Carrie Sterrs, coordinator of public relations and special programs for Worcester County Public Schools, said the time capsule was created for the district’s 150th anniversary to honor the past, present and future.
“The installation of a time capsule was one of those forward-thinking ideas, and we couldn’t be happier with how it has turned out,” she said.
Student representatives, board of education members and Superintendent Lou Taylor participated in filling the time capsule. Sterrs said each student brought two items, ranging from yearbooks to car chargers.
William L. Gordy, president of the board of education, put a photo of the board in the time capsule, and Taylor contributed a letter, Sterrs said.
“While many of us won’t be around when the capsule is opened 50 years from now, those present will be able to look back and reflect on the school system’s past with very clear memories of this anniversary year,” Taylor said.
Worcester Technical High School Principal Tom Zimmer said his school included a Maryland Skills USA gold medal and a list of this year’s medal winners from the school.
“It was a great idea on the 150th anniversary of the school system,” he said. “It’s neat that it will be opened up in 50 years.”
Several school officials praised H. Clay Reister’s craftsmanship in making the time capsule, including Zimmer.
“Thank you Mr.
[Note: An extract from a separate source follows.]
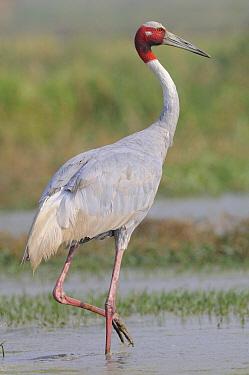 Sarus Crane (Grus antigone), Keoladeo National Park, India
Reister for your hard work in creating a lasting memory for the Worcester County School System,” Zimmer said in a Facebook post.
Reister, an interactive media instructor at Worcester Technical High School, said he appreciated the opportunity to contribute to the school district in this way.
The time capsule is made of birch veneered plywood and poplar boards, he said, and is about 28 inches tall by 18 inches wide.
The now-sealed time capsule will be featured in the lobby of Board of Education’s office in Newark.
“That space also has a significant number of exhibits concerning the original 1953 function of that building which was the county’s segregated high school,” Reister said. “It’s a good space to rekindle any visitors’ awareness of the importance of education and the importance of wholeness in our community.”